LA TERREUR DES BARBARES
Titre: Il terrore dei barbari
Réalisateur: Carlo Campogalliani
Interprètes: Steve Reeves

 

Chelo Alonso
Bruce Cabot
Giulia Rubini
Arturo Dominici
Gino Scotti
Livio Lorenzon
Année: 1959
Genre: Péplum
Pays: Italie
Editeur Sony Music
Critique:

Réalisé en 1959, LA TERREUR DES BARBARES est un plaisant petit péplum réalisé par Carlo Campogalliani dont la carrière a quand même, mine de rien, débuté aux origines du Septième Art et plus précisément en 1915. Dès les années ’20, Campogalliani réalisa des péplums, dont de nombreux Maciste avant de poursuivre dans des genres divers au cours des trois décennies suivantes.

Le péplum revenant à la mode à la fin des années ’50, Campogalliani termina sa carrière par une nouvelle salve de « sword and sandals » comme LE GEANT DANS LA VALLEE DES ROIS ou URSUS (alias LA FUREUR D’HERCULE) qu’il mit en scène à 75 ans. Il dirigea logiquement Steve Reeves, la star incontestée du péplum italien qui venait de triompher dans les deux premiers HERCULES, dans cet aimable divertissement, idéal pour un après-midi pluvieux.

Conan avant l’heure (du moins cinématographiquement parlant), Steve Reeves incarne Emiliano, un brave paysan qui voit la ville de Vérone dévastée et son paternel massacré dans les temps troublé du 6ème siècle après Jésus Christ. A cette époque, les hordes barbares déferlent sur l’Italie et anéantissent les derniers souvenirs de l’Empire Romain. Emiliano prend donc les armes pour repousser les envahisseurs et, afin de les effrayer, s’affuble d’un costume de monstre dentu et griffu, proche du lion. La tactique se révèle payante et les barbares commencent à craindre cette créature, surnommée Goliath, ce qui entraine une riposte vigoureuse et la construction d’un fort afin de consolider l’autorité des envahisseurs sur ce coin d’Italie. En raison de sa forte musculature, Emiliano est toutefois capturé par les barbares qui le soupçonnent d’être un rebelle. Suivant leurs traditions, il est soumis à la « loi de dieu » et, pour démontrer sa bonne foi, doit passer différentes épreuves de forces. Incroyablement, Emiliano triomphe de chacune d’elles et le chef des barbares se voit contraint de le libérer pour respecter sa promesse…D’autant que sa fille, la belle Londo, est tombée amoureuse du musculeux jeune homme.

Très classique, LA TERREUR DES BARBARES n’innove guère et propose une intrigue typique du péplum de série B, d’ailleurs reprise, avec d’infimes variations, par des dizaines de récits d’Heroic-fantasy durant les années ‘80. Seule la localisation spatio-temporelle (le Nord de l’Italie, deux siècles après la Chute de l’Empire Romain) se révèle un tant soit peu originale même si finalement peu exploité. L’aspect fantastique, par contre, est réduit : excepté la force surhumaine du héros, le reste relève de la mise en scène et le monstre qui décime les barbares est, en réalité, un simple humain costumé.

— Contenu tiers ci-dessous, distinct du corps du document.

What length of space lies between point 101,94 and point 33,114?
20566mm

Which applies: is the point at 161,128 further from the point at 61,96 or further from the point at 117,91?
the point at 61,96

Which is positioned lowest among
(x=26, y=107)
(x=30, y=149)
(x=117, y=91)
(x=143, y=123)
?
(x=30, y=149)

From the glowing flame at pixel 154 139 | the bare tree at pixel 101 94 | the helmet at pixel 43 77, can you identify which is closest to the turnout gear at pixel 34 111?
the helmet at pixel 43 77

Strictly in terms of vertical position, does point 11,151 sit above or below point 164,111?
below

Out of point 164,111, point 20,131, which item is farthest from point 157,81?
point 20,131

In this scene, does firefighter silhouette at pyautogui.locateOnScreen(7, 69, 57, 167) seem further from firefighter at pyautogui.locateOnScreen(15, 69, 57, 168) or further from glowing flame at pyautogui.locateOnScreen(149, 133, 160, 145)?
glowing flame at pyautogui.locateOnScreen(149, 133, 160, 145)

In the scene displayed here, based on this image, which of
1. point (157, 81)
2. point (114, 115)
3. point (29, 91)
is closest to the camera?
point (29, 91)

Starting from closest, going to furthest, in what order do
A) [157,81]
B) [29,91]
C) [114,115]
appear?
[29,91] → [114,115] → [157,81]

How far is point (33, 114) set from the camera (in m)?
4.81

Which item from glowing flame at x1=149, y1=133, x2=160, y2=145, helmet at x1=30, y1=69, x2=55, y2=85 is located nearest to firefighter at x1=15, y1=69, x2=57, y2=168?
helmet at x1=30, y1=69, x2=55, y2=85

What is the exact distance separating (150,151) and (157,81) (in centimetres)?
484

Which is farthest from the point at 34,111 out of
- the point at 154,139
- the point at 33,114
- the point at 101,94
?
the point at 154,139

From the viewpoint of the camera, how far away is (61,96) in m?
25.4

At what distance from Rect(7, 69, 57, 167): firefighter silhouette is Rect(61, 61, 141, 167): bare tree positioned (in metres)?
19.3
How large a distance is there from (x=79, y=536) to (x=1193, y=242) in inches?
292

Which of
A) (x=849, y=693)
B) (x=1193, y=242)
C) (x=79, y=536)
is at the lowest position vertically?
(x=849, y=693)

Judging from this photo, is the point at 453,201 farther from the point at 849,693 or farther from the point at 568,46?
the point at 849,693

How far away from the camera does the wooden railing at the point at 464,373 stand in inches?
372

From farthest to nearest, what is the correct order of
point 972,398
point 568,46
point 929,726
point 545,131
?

Malgré tout, LA TERREUR DES BARBARES réussit son pari de pur divertissement et joue des clichés du genre avec un certain bonheur. Le héros solitaire et vindicatif, les chefs barbares qui se disputent le pouvoir (l’un semble raisonnable et humain tandis que son rival est une brute assoiffée de sang), la demoiselle qui tombe amoureuse du héros, les différentes épreuves au cours desquelles il démontre sa musculature,…Du classique mais sympathique et distrayant en dépit d’une mise en scène pas toujours suffisamment énergique pour maintenir l’intérêt lors des scènes intimistes aux dialogues parfois envahissant.

Heureusement quelques passages sauvent les meubles, en particuliers le massacre d’un village par les hordes barbares qui utilisent toute une série d’installations fantaisistes pour exterminer les pauvres paysans. La dernière demi-heure, nettement plus rythmée que l’heure qui précède, se suit, elle, avec le sourire: le puissant Steve Reeves laisse libre court à sa colère et tue ses ennemis de fort belle manière, affrontant finalement le brutal chef des barbares en combat singulier. Prévisible mais agréable.

S’il n’est pas le meilleur film de Steve Reeves, LA TERREUR DES BARBARES se situe dans une honnête moyenne et saura divertir les amateurs de péplums italiens de série B. Il ne faut pas y chercher autre chose qu’un bon moyen de tuer le temps durant 90 minutes mais, dans la limite de ses modestes ambitions, LA TERREUR DES BARBARES remplit son contrat et c’est là l’essentiel.